Buñuel in the Labyrinth of the Turtles (2019)

3 1/2 Stars (out of 4)

'Bread' Trip

By Jeffrey M. Anderson

Salvador Simó's Buñuel in the Labyrinth of the Turtles is a most unusual biopic, for many reasons.

First, biopics are largely financed as an easy way to nab Oscar nominations, but given that this is an animated film — and in Spanish with English subtitles — it won't even be considered.

Secondly, it's about a film director. Weirdly uncommon, film director biopics can be counted on one hand: Chaplin, Hitchcock, Ed Wood, and, this year's Pasolini. Orson Welles has been portrayed in Cradle Will Rock and Me and Orson Welles, but as a director of theater.

Apparently film directors are simply not sexy, though Luis Buñuel (1900-1983) may pass muster.

A cinema rebel if there ever was one, he was born in a small town in Spain and moved to Paris in his twenties, where, in 1929, he made the great 16-minute film Un Chien Andalou with fellow surrealist Salvador Dali. That film is perhaps most infamous today for its "eyeball slicing" image.

Next came 1930's L'Age d'Or, a feature-length surrealist masterpiece that caused a rift between Buñuel and Dali and created a career-ending scandal. It's here that Buñuel in the Labyrinth of the Turtles begins.

Disgraced, Buñuel (voiced by Jorge Usón) can't find work. Out drinking one night, an artist friend, Ramón Acín (voiced by Fernando Ramos), promises that if he wins the lottery, he will finance Buñuel's next film.

Weirdly, that comes to pass. And so they set off to make what would become Buñuel's third movie, the 28-minute documentary Las Hurdes, or Land Without Bread (which can be streamed on YouTube).

The production heads to Las Hurdes, an intensely poor village in a mountainous region of Spain.
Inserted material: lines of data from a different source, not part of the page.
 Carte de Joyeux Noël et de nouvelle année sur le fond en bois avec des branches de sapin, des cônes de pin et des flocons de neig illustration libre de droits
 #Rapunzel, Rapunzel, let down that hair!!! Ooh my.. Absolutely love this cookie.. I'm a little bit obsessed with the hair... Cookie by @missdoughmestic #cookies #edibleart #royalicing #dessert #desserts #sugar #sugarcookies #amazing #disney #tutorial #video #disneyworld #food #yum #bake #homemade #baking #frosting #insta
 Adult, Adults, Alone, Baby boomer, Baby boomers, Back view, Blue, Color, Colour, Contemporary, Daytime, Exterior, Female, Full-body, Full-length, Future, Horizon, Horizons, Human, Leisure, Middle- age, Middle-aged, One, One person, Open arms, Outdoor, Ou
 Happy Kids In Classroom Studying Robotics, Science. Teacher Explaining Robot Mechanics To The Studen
Initially proclaiming his intention to present raw reality, it soon becomes clear that Buñuel is more interested in his old surrealist methods, attempting to shock his audiences awake.
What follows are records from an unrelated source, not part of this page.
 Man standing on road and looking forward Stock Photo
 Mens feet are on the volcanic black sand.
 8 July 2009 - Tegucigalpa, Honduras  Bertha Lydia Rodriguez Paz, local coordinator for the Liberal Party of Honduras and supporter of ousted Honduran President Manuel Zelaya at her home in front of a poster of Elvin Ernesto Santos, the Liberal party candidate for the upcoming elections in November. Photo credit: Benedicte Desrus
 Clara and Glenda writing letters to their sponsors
He even stages a few sequences of animal cruelty, including snapping a chicken's head, knocking a goat off a cliff, and allowing a burro to be devoured by angry bees.
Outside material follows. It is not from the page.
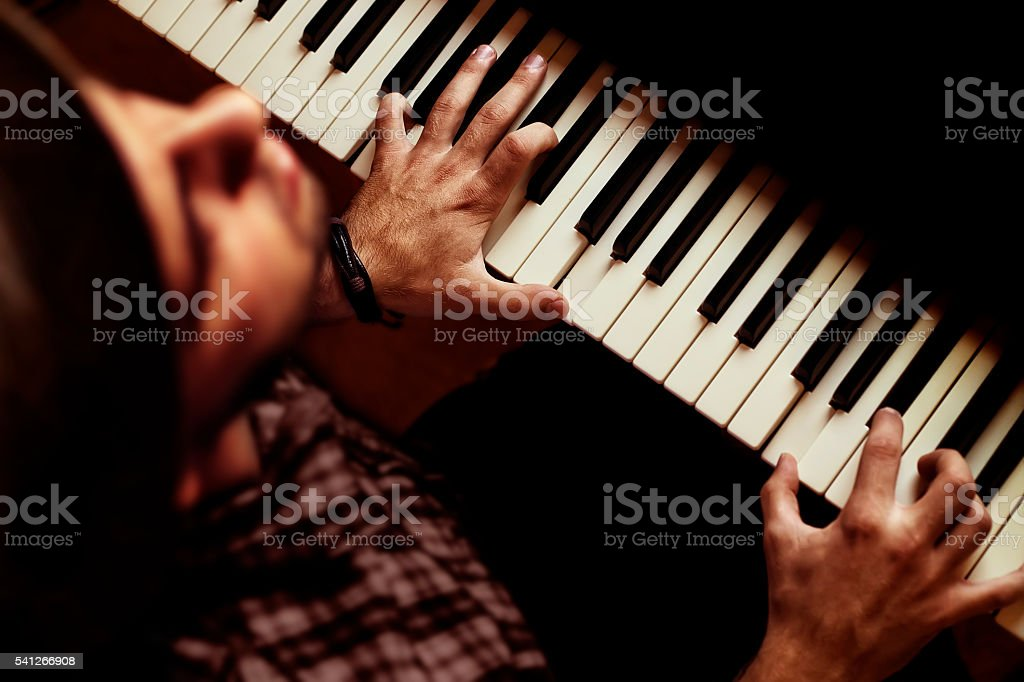 Man playing on piano on dramatic dark stage stock photo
Acín vocally disagrees with these methods, while simultaneously pulling out his hair as the film goes aggravatingly over schedule and over budget.

Based on a 2009 Spanish-language graphic novel by Fermín Solís, the animation style feels chunky, not exactly fluid, even if the artwork itself is vividly expressive.

Director and co-writer Simó includes clips of the actual black-and-white documentary as if to illustrate the footage that our animated Buñuel has just shot, and despite the differences in look and style, this conceit works to establish a sense of immediacy.

Simó also wisely digs a little deeper into Buñuel's artist psyche, exploring memories, inner torments, and visualizing his nightmares.

Buñuel finally begins to see his subjects less as subjects and more as human beings; whether or not this actually happened, the realization is timely — and wonderfully touching.

In real life, after the release of Las Hurdes, Buñuel had a two-decade stretch of very few, rather unremarkable films, before making the landmark Los Olvidados, another attempt at social realism with surrealist touches, in 1950.

That led to many late-career masterpieces, including Viridiana, The Exterminating Angel, Belle de Jour, and the Oscar-winning The Discreet Charm of the Bourgeoisie.

But Buñuel in the Labyrinth of the Turtles deals with none of this. The movie ends with a reminder that the 1930s were difficult times, and that art of the sort created by Buñuel and his cohorts could actually be considered a threat.

It's doubtful that Buñuel in the Labyrinth of the Turtles itself will push many buttons or cause much outrage, but with a little luck, it may at least introduce more viewers to the deep, subversive pleasures of Buñuel's films.